Daniel Petric was 16 at the time of the murder, which took place after his parents told him he wasn’t allowed to play Halo 3. The teenager sneaked out of the house and bought the game anyway, but was caught by his parents as he came back in with the game. They took it away from him and put it into a “lockbox” in their closet, where they also kept a 9 mm handgun.
Prosecutors allege Petric took the game and the gun out of the box; concealing the weapon, he approached his parents and said, “Would you guys close your eyes? I have a surprise for you.”
Petric’s father, Mark Petric, testified that he expected a “pleasant surprise,” but instead, his head suddenly went numb. The next thing he remembered, he said, was Daniel shoving the gun into his hand saying, “Hey Dad, here’s your gun. Take it.” Mark Petric survived thanks to the intervention of his daughter and her husband, who had come to the house to watch a baseball game, but his wife, Susan Petric, died of a gunshot wound to the head.

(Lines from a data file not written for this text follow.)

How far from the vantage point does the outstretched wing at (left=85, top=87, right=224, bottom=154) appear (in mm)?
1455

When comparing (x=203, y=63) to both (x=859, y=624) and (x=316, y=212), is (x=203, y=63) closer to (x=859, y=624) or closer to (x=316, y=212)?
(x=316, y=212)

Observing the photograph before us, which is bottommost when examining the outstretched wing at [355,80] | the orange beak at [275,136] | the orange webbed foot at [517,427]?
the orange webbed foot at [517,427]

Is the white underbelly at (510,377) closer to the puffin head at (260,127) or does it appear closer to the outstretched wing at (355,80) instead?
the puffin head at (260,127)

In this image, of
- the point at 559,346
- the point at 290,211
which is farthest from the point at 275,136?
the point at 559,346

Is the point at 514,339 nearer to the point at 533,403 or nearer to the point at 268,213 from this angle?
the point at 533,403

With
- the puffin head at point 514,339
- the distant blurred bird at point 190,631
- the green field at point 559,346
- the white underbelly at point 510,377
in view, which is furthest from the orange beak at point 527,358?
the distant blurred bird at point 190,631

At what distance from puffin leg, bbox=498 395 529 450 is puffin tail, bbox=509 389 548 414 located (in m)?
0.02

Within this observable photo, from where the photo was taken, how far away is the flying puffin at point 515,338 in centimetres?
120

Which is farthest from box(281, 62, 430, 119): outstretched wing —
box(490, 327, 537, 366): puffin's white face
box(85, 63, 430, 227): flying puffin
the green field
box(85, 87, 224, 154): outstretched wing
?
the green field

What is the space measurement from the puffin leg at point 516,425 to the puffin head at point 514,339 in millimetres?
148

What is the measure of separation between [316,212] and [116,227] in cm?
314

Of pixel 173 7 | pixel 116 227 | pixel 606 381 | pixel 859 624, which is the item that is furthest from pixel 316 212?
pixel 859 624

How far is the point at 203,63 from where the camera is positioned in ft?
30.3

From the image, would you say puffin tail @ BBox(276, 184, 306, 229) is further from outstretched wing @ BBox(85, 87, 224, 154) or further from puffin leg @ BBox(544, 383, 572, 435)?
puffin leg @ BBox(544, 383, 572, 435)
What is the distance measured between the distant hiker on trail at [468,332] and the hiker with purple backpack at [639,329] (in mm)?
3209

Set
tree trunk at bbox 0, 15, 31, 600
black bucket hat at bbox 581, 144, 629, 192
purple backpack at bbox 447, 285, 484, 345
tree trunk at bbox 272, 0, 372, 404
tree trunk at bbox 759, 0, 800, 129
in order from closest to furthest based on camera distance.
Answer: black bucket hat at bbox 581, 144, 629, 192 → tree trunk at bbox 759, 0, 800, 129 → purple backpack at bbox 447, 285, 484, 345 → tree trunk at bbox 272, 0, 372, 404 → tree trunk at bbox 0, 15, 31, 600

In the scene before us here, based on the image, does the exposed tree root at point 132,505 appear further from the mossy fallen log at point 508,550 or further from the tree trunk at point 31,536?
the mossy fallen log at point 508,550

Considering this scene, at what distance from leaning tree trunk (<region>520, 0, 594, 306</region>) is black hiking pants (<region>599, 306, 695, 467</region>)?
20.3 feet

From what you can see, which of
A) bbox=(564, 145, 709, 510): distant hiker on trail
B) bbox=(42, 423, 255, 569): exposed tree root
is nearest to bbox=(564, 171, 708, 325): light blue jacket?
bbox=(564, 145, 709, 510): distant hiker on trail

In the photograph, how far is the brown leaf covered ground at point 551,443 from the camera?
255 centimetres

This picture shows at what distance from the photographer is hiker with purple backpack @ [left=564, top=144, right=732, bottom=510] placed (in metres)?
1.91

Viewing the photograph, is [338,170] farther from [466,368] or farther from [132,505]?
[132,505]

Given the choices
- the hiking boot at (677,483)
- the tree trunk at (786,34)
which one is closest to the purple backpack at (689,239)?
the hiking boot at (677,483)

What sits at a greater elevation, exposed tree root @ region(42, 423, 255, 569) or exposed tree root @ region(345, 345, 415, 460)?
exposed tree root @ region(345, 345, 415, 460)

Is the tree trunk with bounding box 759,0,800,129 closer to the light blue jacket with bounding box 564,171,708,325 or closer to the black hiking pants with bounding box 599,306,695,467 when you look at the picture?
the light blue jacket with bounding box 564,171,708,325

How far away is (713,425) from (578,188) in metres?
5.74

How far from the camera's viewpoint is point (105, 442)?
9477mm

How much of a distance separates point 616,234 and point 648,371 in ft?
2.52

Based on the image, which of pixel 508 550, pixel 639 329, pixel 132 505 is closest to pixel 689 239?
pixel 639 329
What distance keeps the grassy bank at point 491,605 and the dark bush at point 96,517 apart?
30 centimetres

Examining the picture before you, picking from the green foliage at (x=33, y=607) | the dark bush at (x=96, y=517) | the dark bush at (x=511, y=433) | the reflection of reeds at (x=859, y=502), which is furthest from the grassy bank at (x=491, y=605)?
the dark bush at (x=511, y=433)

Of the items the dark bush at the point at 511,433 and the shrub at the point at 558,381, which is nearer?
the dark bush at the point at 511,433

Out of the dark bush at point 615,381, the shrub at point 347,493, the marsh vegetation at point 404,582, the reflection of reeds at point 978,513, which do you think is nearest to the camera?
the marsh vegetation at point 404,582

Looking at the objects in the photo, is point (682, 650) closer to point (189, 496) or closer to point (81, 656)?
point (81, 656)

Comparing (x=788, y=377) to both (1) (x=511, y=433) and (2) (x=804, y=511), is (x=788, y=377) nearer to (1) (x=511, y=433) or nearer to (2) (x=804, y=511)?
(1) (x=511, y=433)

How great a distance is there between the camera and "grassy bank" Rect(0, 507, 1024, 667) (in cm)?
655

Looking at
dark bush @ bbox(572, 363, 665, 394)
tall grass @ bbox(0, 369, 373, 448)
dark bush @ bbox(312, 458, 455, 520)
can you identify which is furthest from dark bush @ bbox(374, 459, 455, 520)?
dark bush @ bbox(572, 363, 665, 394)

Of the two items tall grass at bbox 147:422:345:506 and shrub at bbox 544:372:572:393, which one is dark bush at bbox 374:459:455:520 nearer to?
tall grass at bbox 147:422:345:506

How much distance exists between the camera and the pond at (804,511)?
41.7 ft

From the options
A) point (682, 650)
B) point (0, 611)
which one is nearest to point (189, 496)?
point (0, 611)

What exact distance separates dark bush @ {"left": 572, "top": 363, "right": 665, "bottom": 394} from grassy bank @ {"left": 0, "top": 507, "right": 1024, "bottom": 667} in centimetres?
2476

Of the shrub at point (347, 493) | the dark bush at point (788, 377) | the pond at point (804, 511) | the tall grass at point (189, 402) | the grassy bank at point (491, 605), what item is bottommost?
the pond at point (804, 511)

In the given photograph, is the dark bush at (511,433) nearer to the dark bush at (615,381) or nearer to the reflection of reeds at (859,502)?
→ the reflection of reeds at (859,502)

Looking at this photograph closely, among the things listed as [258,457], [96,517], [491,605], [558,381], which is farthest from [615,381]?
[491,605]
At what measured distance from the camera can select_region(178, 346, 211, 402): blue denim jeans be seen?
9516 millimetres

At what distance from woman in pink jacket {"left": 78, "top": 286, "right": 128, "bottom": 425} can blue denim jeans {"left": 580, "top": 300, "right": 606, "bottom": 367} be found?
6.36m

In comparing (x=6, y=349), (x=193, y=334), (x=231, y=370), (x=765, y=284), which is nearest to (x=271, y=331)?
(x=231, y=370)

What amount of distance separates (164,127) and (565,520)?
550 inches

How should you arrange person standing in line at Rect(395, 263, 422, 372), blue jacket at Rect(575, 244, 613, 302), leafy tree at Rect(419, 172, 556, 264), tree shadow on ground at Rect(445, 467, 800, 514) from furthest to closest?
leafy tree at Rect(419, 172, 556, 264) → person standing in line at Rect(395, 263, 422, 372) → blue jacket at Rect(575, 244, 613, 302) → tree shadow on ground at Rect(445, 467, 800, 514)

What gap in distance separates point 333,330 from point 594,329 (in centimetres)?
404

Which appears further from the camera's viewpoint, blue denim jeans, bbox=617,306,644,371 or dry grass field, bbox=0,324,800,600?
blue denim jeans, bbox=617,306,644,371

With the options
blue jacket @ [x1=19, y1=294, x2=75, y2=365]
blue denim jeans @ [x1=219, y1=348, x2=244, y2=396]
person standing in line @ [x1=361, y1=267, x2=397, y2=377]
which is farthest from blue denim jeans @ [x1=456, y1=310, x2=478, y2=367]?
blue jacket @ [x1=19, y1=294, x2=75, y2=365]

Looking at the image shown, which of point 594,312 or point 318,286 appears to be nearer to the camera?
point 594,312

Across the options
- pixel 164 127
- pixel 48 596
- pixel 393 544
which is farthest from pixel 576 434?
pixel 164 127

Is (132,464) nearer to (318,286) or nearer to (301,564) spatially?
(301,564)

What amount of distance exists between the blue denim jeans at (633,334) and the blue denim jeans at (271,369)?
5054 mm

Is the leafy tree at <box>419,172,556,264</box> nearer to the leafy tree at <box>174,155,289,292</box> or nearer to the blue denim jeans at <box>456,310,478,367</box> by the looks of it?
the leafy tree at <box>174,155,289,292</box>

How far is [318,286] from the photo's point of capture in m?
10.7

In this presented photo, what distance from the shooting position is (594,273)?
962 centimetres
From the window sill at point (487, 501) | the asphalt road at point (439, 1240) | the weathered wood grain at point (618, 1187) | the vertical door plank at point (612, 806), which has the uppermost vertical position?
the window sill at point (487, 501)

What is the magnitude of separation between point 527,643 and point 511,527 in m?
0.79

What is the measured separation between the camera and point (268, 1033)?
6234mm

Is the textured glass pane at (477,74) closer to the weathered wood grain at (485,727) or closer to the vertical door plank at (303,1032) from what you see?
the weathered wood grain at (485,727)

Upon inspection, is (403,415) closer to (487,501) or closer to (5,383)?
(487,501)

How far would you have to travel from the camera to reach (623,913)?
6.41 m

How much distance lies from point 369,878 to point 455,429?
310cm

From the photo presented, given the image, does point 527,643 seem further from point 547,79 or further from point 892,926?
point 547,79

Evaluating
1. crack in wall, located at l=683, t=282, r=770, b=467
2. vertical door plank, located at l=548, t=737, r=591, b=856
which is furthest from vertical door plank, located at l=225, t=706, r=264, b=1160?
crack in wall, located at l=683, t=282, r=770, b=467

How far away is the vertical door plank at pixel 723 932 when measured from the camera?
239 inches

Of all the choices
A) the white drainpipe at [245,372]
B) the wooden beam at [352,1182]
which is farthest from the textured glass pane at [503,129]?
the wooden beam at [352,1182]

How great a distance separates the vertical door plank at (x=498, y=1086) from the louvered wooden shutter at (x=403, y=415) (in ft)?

The elder Petric, a minister at the New Life Assembly of God, said his son has apologized for killing his mother, saying, “I’m so sorry for what I did to Mom, to you and to the family. I’m so glad you are alive,” and that he could hardly live with the guilt over what he did.
In their opening statement, Daniel Petric’s lawyers said the boy had been under a great deal of stress because of a severe staph infection caused by a bad snowboarding accident. As a result, he had been stuck at home for the past year with nothing to do but watch television and play games. Videogames haven’t been directly blamed for the shooting at this point in the proceedings, appearing to be just a catalyst for the whole awful affair, but if no other evidence about a troubled home life is forthcoming you can bet that an attempt to establish a more direct connection will be made.
Monitoring your children’s videogaming habits is commendable, but the disconnect between taking a violent videogame away from their son and then putting that game into the same box in which they kept their gun – and then not even having the sense to keep it locked – is truly mind-boggling. It’s impossible to tell at this early stage, but there’s almost certainly more to this story than just a kid who got pissed off over Halo 3. As for the shooter himself, I sincerely hope he receives a punishment commensurate with the enormity of his crime; youthful indiscretion is one thing, but making a conscious decision to execute your parents is something else entirely.